Voluntary Standards Development Organizations Prevail in Copyright Litigation
WASHINGTON — A federal judge has found that Public.Resource.Org (Public Resource) infringed upon the copyright of educational standards developed by the American Educational Research Association (AERA), the American Psychological Association (APA) and the National Council on Measurement in Education (NCME).
Judge Tanya S. Chutkan of the U.S. District Court for the District of Columbia found that standards developed by the three organizations retained their copyright even when incorporated by reference into government regulation, and ruled that Public Resource is liable for copyright infringement.
Since the early 1950s, a volunteer committee of experts chosen, sponsored and overseen by the AERA, APA and NCME, have developed and published the Standards for Educational and Psychological Testing. The result of enormous deliberation, vetting and authoritative consensus, these standards represent a set of best practices in the development, administration and scoring of tests that are widely relied upon by educational and psychological testing professions across the country. In mid-2012, however, after the standards were incorporated by reference into state and federal education agency regulations, Public Resource posted an unauthorized copy of the entire 1999 edition to the internet, taking the position that the standards had become law and therefore lost their copyright protection. When Public Resource refused to remove the copy, AERA, APA and NCME brought suit for copyright infringement. With the court’s ruling, the creative efforts, time, and resources expended by voluntary standards development organizations like AERA, APA and NCME are secured from unauthorized replication by copyright protection, regardless of whether state or federal agencies choose to incorporate the resulting standards by reference into agency regulations.
“We are gratified that the court protected the standards, a valuable resource of the testing professions, from the brazen actions of a deliberate copyist,” said AERA Executive Director Felice Levine.
In the view of APA Interim CEO Cynthia D. Belar, PhD, “protracted litigation was not our first choice, as nonprofit organizations focused on the contributions of our disciplines to the public welfare. Public Resource’s refusal to stop harming the value of our publication left us with no alternative.”

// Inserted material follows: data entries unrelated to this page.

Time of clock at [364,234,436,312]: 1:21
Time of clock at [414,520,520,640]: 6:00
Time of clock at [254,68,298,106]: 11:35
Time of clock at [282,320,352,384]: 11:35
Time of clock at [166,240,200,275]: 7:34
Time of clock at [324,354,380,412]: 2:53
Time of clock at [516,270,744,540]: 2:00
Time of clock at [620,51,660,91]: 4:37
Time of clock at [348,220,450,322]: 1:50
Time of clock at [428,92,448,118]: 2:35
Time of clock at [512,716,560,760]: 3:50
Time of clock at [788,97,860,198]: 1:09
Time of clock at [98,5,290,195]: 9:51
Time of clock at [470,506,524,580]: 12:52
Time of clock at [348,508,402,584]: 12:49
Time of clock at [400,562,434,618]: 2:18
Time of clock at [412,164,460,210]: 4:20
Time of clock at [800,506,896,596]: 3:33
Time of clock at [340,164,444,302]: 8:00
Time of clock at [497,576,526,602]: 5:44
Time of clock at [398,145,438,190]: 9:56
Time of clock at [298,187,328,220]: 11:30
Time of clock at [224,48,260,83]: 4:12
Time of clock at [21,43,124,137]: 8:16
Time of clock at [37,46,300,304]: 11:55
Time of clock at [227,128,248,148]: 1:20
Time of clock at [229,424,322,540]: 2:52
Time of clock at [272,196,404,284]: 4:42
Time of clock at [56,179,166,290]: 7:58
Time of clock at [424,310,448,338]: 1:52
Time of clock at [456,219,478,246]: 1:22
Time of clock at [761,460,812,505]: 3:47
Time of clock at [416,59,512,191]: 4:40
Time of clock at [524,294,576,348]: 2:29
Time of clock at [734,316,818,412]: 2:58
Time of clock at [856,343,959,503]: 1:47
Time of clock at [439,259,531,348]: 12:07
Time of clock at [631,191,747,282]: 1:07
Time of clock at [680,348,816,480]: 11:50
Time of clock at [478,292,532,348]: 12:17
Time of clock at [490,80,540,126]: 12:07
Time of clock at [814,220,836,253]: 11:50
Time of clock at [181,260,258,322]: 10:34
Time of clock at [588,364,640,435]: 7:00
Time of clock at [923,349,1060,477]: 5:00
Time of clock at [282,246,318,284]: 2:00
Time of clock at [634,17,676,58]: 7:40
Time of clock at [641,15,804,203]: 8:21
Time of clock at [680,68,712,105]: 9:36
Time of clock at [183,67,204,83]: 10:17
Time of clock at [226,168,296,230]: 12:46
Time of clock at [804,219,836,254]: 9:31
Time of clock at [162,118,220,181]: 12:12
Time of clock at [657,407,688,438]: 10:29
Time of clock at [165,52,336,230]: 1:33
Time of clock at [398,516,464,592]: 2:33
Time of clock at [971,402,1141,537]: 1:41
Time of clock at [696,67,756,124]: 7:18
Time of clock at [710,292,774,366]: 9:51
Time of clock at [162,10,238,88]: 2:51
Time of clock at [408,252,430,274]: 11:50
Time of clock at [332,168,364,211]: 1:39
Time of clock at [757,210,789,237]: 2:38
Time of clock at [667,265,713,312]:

NCME President Mark Wilson said that “the testing professions rely on the standards as the premier source of guidance for the work we do. We appreciate that the court saw the value in protecting the standards from infringement.”
About AERA, APA and NCME
AERA is the major national scientific society for research on education and learning. AERA’s mission is to advance knowledge about education, to encourage scholarly inquiry related to education, and to promote the use of research to improve education and serve the public good.
APA is the largest scientific and professional organization representing psychology in the United States. APA's membership includes nearly 115,700 researchers, educators, clinicians, consultants and students. Through its divisions in 54 subfields of psychology and affiliations with 60 state, territorial and Canadian provincial associations, APA works to advance the creation, communication and application of psychological knowledge to benefit society and improve people's lives.
NCME is a professional organization for individuals involved in assessment, evaluation, testing and other aspects of educational measurement. NCME’s members are involved in the construction and use of standardized tests; new forms of assessment, including performance-based assessment; program design; and program evaluation. NCME’s members include university faculty; test developers; state and federal testing and research directors; professional evaluators; testing specialists in business, industry, education, community programs, and other professions; licensure, certification, and credentialing professionals; graduate students from educational, psychological, and other measurement programs; and others involved in testing issues and practices.
AERA, APA and NCME were represented in the litigation by Jonathan Hudis, Nikia Gray and Jonathan Labukas of the Washington, D.C., office of Quarles & Brady LLP. For more than 120 years, Quarles & Brady has provided quality legal services to a wide range of industries on a national stage. The firm is a multidisciplinary AmLaw 200 legal services provider with 10 offices across the United States.